Going through a break-upWatch
This is going to be quite long (sorry!) but I really feel the need to get it out there.
I'm a third year student and until two and a half weeks ago I was engaged to the person I thought I would grow old with. We got engaged at 18 - we knew it was quite young but it felt right to us. We first met in secondary school and started dating aged 13. We had an on-off phase for a while but got together properly aged 16.
We often spent time thinking about our wedding and our future - we were both so excited by the idea of having a family and that kind of thing. We were each others' support in times of stress and we always said we could get through anything.
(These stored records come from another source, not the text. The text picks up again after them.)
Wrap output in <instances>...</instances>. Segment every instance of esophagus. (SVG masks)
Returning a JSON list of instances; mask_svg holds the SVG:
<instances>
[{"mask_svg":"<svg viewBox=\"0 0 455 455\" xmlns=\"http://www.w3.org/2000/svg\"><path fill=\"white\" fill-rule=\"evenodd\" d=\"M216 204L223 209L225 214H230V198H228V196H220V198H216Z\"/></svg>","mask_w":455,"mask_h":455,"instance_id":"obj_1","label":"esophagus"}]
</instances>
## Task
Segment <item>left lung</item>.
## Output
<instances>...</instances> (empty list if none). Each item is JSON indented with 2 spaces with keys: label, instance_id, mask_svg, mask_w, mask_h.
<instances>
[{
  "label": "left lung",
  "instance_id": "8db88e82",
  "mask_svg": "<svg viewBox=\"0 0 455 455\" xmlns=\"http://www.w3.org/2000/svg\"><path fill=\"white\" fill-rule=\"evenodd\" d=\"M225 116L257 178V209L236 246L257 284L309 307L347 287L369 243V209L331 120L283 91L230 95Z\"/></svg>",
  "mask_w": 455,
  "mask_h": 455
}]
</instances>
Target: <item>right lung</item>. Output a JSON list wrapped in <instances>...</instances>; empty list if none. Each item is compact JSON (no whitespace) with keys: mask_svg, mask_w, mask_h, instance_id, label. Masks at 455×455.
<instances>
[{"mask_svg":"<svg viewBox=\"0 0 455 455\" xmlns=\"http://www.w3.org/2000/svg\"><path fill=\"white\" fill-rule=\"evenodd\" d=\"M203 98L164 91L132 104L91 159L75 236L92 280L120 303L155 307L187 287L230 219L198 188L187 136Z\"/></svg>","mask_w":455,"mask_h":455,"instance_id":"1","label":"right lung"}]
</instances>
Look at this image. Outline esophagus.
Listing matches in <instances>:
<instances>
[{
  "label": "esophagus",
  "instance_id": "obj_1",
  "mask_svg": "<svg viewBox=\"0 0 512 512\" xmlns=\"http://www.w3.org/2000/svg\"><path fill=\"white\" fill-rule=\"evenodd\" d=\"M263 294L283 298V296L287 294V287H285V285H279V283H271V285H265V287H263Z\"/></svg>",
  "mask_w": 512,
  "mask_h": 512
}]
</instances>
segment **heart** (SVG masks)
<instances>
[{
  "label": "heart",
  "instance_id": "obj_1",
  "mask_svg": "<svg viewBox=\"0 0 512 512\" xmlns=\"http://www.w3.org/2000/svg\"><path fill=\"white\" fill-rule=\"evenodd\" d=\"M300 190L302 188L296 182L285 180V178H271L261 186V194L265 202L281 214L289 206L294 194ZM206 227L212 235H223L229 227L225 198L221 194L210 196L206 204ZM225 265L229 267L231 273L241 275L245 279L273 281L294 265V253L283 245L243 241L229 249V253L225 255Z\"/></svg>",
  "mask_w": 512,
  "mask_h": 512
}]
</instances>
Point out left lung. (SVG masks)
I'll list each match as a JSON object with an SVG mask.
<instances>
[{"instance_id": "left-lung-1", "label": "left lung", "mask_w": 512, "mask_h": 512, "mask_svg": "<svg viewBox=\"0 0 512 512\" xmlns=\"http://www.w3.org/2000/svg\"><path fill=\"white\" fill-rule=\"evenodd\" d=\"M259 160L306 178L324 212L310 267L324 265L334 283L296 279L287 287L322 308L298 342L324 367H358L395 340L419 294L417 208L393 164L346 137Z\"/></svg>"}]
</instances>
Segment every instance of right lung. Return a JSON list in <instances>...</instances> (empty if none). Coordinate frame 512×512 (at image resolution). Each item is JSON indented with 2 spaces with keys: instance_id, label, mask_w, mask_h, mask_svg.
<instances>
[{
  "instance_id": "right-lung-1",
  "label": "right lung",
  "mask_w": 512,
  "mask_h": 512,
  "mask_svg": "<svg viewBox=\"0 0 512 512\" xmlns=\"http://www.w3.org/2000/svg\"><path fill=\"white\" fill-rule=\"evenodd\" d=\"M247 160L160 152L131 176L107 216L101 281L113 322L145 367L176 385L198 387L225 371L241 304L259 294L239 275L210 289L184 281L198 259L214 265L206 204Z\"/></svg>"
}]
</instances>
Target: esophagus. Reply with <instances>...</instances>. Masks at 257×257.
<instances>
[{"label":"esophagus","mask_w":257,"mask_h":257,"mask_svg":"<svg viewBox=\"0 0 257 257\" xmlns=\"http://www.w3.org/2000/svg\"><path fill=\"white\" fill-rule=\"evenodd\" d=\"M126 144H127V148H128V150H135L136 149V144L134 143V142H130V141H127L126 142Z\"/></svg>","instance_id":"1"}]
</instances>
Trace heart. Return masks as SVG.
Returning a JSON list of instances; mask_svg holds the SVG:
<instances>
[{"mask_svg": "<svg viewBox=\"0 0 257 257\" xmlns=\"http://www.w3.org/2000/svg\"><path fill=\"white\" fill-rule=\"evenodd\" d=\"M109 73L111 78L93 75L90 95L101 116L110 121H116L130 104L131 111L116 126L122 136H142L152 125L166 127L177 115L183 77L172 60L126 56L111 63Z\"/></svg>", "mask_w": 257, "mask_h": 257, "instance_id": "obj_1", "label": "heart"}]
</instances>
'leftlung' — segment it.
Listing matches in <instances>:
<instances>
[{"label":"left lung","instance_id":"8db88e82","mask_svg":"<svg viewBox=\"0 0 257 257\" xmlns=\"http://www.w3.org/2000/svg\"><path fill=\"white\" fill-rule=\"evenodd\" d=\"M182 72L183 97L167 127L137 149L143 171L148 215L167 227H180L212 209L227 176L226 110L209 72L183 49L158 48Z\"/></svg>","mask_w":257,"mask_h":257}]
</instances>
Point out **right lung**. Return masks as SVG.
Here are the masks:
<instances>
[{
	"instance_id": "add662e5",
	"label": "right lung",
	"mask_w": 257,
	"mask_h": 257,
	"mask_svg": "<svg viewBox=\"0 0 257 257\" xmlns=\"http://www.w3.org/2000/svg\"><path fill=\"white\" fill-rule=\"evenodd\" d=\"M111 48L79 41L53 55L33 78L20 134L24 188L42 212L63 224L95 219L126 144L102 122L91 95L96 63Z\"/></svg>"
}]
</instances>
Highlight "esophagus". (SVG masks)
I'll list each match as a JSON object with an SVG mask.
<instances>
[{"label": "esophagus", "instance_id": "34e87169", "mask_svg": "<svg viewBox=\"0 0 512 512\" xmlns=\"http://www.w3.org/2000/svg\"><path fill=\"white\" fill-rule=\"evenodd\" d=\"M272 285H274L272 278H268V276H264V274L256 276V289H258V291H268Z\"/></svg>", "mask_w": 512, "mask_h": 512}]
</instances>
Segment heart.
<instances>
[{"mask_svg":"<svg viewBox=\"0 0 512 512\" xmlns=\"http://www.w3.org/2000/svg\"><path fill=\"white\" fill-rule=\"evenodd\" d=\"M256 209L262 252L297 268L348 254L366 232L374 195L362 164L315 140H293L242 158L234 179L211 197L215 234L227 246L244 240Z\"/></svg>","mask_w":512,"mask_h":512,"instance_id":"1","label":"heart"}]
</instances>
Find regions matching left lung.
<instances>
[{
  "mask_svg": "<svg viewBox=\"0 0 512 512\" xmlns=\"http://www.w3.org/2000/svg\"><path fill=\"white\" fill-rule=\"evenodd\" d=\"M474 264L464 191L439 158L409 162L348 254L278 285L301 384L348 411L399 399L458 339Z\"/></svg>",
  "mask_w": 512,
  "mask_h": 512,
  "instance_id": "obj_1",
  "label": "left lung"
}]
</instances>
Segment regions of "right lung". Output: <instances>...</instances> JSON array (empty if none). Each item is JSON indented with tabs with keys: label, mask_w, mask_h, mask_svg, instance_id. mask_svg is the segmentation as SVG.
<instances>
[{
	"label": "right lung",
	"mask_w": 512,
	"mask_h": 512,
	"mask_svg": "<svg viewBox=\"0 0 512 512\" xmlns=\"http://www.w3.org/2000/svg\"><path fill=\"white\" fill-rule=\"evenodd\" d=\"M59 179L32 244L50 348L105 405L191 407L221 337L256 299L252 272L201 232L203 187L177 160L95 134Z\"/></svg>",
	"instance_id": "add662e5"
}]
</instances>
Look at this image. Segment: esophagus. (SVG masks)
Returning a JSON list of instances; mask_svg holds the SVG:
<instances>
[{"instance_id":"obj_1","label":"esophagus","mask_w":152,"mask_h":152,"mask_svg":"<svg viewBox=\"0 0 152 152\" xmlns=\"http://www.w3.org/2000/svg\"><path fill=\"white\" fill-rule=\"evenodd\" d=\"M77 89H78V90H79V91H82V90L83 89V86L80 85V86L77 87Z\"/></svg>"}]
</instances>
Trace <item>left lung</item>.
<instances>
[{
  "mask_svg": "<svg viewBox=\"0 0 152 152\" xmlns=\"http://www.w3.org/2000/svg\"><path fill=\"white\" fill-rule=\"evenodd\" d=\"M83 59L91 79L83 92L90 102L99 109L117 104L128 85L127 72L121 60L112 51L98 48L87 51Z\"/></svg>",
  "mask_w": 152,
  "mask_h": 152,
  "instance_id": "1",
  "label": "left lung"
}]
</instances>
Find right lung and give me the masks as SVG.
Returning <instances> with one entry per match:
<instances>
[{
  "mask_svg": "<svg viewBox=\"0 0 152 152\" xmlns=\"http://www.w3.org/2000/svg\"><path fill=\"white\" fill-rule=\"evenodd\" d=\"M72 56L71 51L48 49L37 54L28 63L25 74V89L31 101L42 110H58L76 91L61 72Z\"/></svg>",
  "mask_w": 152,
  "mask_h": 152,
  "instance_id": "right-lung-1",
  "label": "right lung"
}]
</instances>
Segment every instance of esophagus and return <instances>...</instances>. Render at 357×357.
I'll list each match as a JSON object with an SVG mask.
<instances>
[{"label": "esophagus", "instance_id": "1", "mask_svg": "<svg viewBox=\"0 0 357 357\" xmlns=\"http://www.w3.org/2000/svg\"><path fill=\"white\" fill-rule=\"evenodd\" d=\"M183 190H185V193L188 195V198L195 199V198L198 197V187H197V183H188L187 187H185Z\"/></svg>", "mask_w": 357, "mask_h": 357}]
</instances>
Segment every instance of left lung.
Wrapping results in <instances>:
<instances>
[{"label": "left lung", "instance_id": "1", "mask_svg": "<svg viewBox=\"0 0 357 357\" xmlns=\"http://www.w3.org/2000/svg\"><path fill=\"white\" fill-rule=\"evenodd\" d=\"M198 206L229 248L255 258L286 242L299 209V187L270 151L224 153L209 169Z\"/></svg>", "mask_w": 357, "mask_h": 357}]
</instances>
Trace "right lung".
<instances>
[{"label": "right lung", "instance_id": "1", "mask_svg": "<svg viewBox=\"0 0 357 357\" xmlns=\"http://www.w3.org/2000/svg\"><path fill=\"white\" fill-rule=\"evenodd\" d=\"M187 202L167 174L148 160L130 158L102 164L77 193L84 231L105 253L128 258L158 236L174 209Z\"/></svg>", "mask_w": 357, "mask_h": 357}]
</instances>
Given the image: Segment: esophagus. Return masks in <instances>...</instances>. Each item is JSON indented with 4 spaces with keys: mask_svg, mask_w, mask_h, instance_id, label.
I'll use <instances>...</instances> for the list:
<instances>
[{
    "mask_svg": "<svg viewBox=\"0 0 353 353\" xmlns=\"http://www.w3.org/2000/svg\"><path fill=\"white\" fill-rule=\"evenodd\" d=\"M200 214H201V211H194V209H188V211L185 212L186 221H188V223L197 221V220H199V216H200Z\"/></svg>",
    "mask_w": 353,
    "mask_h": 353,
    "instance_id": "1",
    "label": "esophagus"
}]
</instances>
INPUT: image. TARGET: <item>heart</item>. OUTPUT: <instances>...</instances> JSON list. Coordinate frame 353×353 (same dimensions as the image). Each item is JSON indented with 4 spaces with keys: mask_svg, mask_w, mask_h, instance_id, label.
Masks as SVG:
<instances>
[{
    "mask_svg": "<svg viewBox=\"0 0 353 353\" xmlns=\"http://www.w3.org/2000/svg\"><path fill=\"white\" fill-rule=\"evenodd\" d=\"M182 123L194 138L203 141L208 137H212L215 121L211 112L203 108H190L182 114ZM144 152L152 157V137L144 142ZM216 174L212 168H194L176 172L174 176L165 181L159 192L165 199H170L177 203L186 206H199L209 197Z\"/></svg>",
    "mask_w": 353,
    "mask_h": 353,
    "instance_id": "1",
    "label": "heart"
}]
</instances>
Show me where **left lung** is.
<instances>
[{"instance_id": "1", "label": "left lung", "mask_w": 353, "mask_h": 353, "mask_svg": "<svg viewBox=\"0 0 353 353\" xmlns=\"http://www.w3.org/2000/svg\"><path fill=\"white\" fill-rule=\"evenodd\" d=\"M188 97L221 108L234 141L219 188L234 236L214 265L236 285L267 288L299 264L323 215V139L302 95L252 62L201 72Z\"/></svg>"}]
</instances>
This year, however, has been different. Being in the last year of my degree, I was starting to feel the pressure, but unlike normal, my fiancé wasn't being totally supportive. He had extra curricular commitments as well as university and I tried to be supportive, but it became clear that I was putting all the work into the relationship. We discussed this and we agreed to make things work. We were looking forward to having more time together.
All of a sudden, however, he told me he doesn't love me any more and that he can no longer be in a relationship. Whilst we were having problems, I figured he would care enough to work things out. But he's made it clear that he feels he needs a change in his life and he no longer feels ready to commit to something like an engagement.
As you can imagine, I'm heartbroken. My friends and family have been amazingly supportive, and I've been trying to keep busy and spend time doing things for myself. But I still wonder how on earth I can move on. I was supposed to marry this man and be with him forever - I dream about him almost every night and keep imagining him changing his mind, even though I know it's not going to happen.
Sorry for the rant. I don't really know what I expect to get out of posting this - I'm sure most people don't care about my story. It would just be good to know if anyone has been through, or is going through, something similar. As good as everyone has been to me, very few of them, if any, have really been able to relate to what I'm feeling.
How do you get over your fiancé/childhood sweetheart/soulmate?